Provided material section start

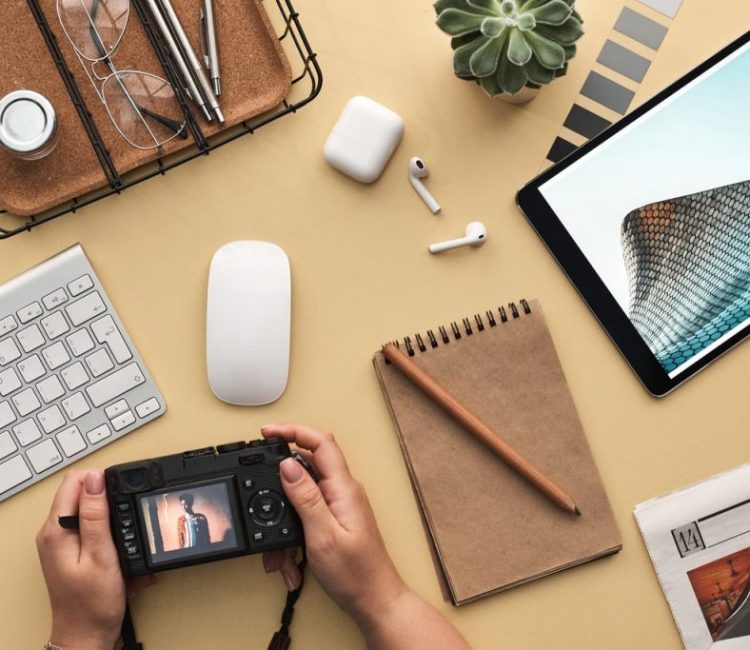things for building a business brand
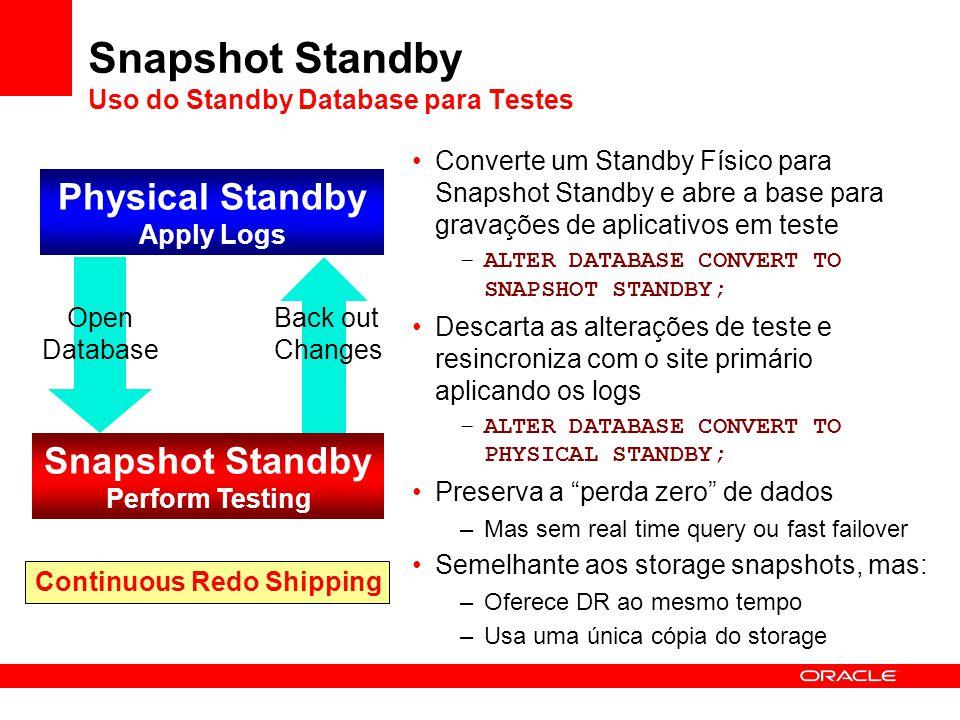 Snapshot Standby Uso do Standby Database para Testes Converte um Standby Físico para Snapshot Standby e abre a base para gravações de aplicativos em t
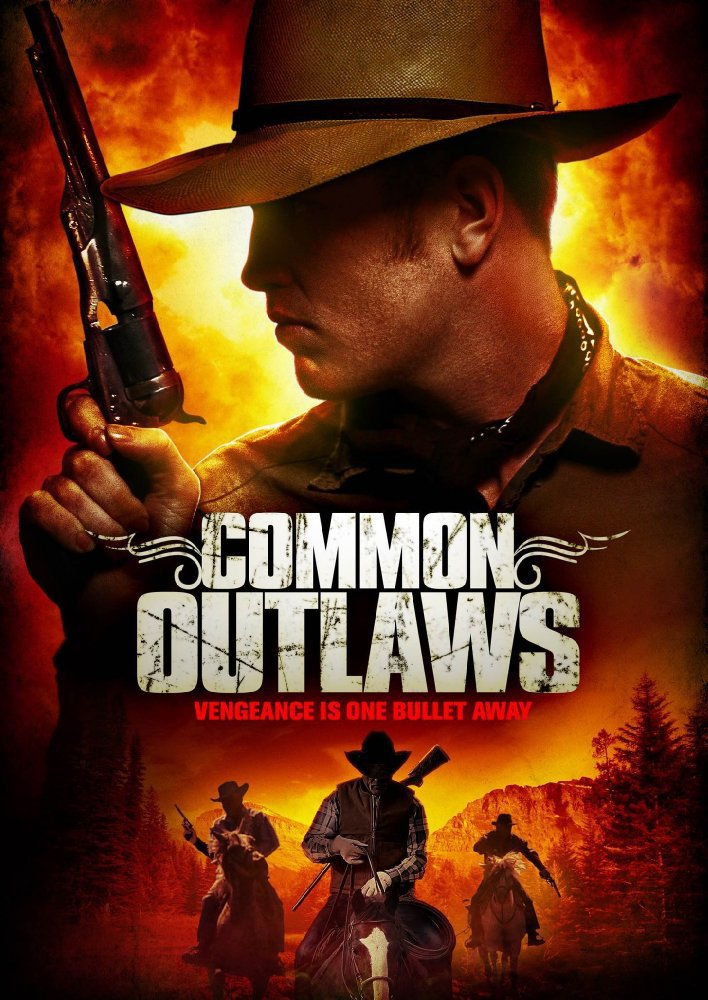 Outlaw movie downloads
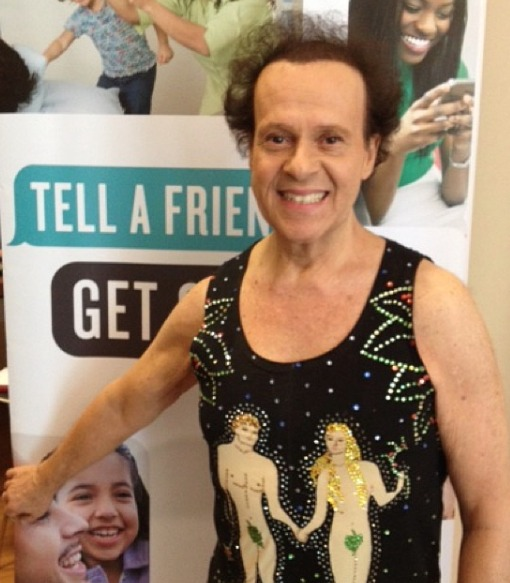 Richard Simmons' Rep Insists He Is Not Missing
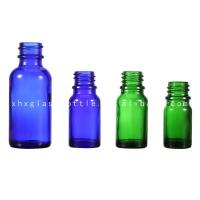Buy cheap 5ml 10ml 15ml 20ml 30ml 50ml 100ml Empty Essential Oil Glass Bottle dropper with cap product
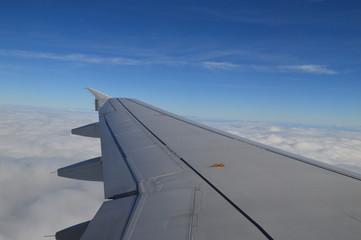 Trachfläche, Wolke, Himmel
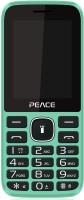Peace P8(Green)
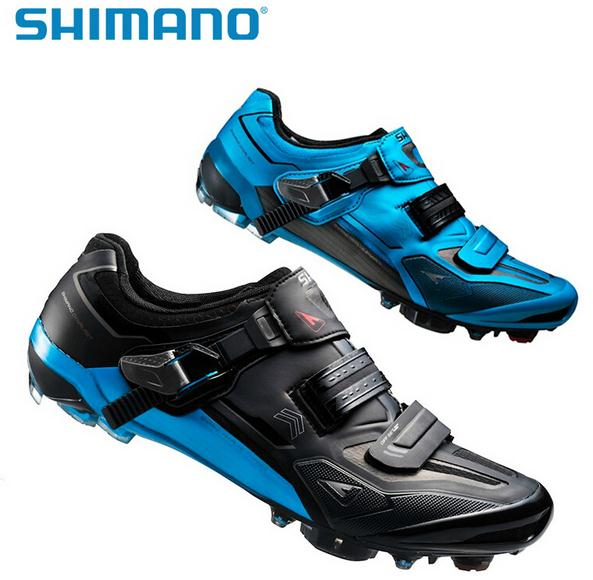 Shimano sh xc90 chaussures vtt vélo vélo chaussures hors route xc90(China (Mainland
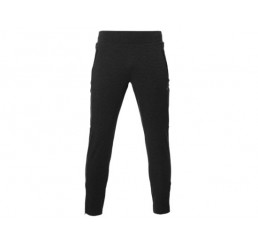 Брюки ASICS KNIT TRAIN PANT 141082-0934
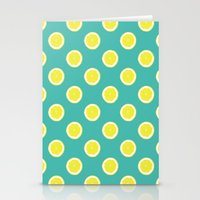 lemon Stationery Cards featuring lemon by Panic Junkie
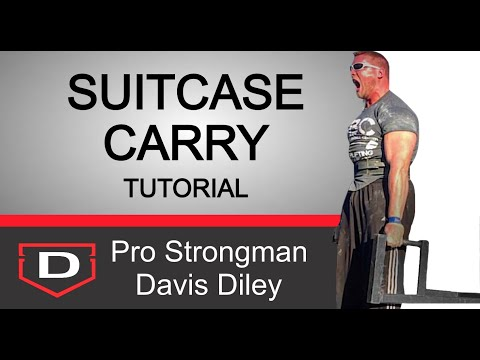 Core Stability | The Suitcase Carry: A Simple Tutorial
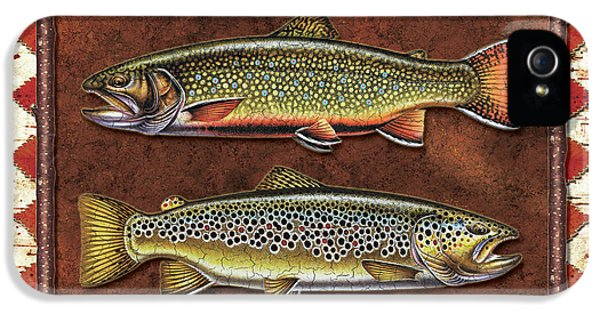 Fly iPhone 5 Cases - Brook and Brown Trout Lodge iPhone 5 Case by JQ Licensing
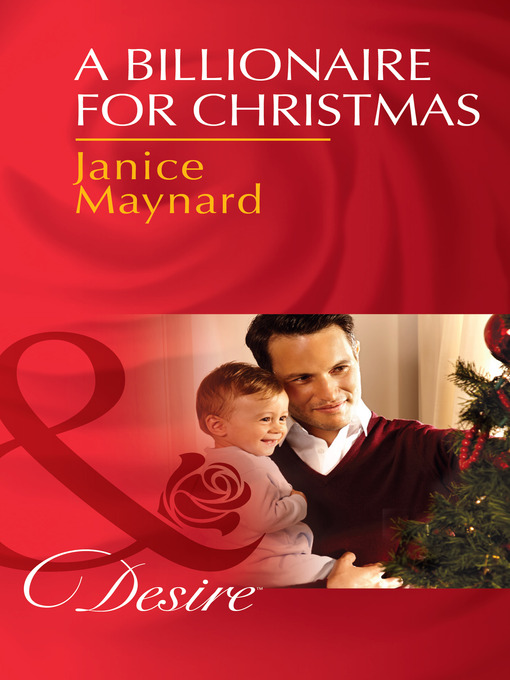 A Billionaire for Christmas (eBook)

Provided material section end

» Work item:
Write back the stretch of lines above that begins with the line holding "Buy cheap 5ml" and ends with the line holding "lemon Stationery Cards", both included, exactly as written. Pictures stay out.

» Exercise answer:
Buy cheap 5ml 10ml 15ml 20ml 30ml 50ml 100ml Empty Essential Oil Glass Bottle dropper with cap product
 Trachfläche, Wolke, Himmel
Peace P8(Green)
 Shimano sh xc90 chaussures vtt vélo vélo chaussures hors route xc90(China (Mainland
 Брюки ASICS KNIT TRAIN PANT 141082-0934
 lemon Stationery Cards featuring lemon by Panic Junkie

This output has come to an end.